Картины Италии - Диккенс Чарльз. Страница 8
Миновав узкие переулки, вы окажетесь перед аркой, не полностью перегороженной старыми проржавленными воротами, — это и есть мои ворота. Проржавленные ворота снабжены столь же ржавой ручкой от колокольчика, но дергайте ее сколько угодно: никто не отзовется, так как между нею и домом нарушена всякая связь. Но тут есть еще старый, проржавленный дверной молоток, настолько расшатанный, что вертится у вас под рукой, но если вы освоитесь с ним и будете стучать достаточно долго, кто-нибудь в конце концов все-таки явится. Явится бравый курьер и впустит вас. Вы попадаете в жалкий, одичавший и заросший сорной травой маленький садик, за которым начинаются виноградники; пройдя через садик, входите в квадратный, похожий на погреб, вестибюль и поднимаетесь по полуразрушенной мраморной лестнице в огромную комнату со сводчатым потолком и выбеленными стенами, не лишенную сходства с методистской часовней. Это зал. В нем пять окон и пять дверей, и он украшен картинами, способными порадовать сердца тех лондонских реставраторов, которые пользуются в качестве вывески наполовину отмытой картиной, разделенной пополам, как изображение Красавицы и Смерти в лубочном издании известной старой баллады, так что не поймешь — отмыл ли искусный мастер одну половину или, наоборот, закоптил другую. Мебель в этом зале обита красной парчой. Кресла здесь таковы, что сдвинуть их с места решительно невозможно, а диван весит несколько тонн.
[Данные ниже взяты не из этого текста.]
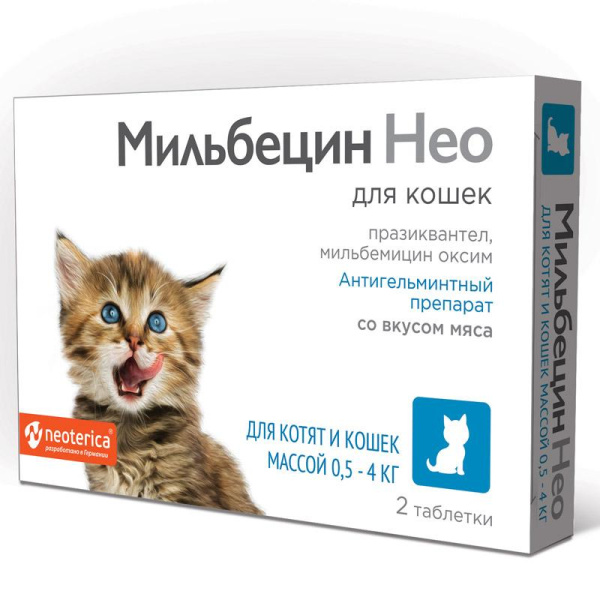 МИЛЬБЕЦИН НЕО для кошек 0,5-4 кг №2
На этом же этаже, примыкая к залу, находятся также столовая, гостиная и несколько спален, каждая — с бесчисленными дверями и окнами. Этажом выше расположено еще несколько мрачных комнат и кухня; внизу — вторая кухня с разными диковинными приспособлениями для сжигания древесного угля, похожая на лабораторию алхимика; кроме того насчитывается еще добрых полдюжины маленьких комнаток, где в этот знойный июль слуги могут отдохнуть от кухонного жара и где бравый курьер играет весь вечер на различных музыкальных инструментах собственного изготовления. В общем, это — громадный, старый, неприкаянный, населенный привидениями, гулкий, мрачный и пустой дом, каких я никогда прежде не видел и даже не рисовал в своем воображении.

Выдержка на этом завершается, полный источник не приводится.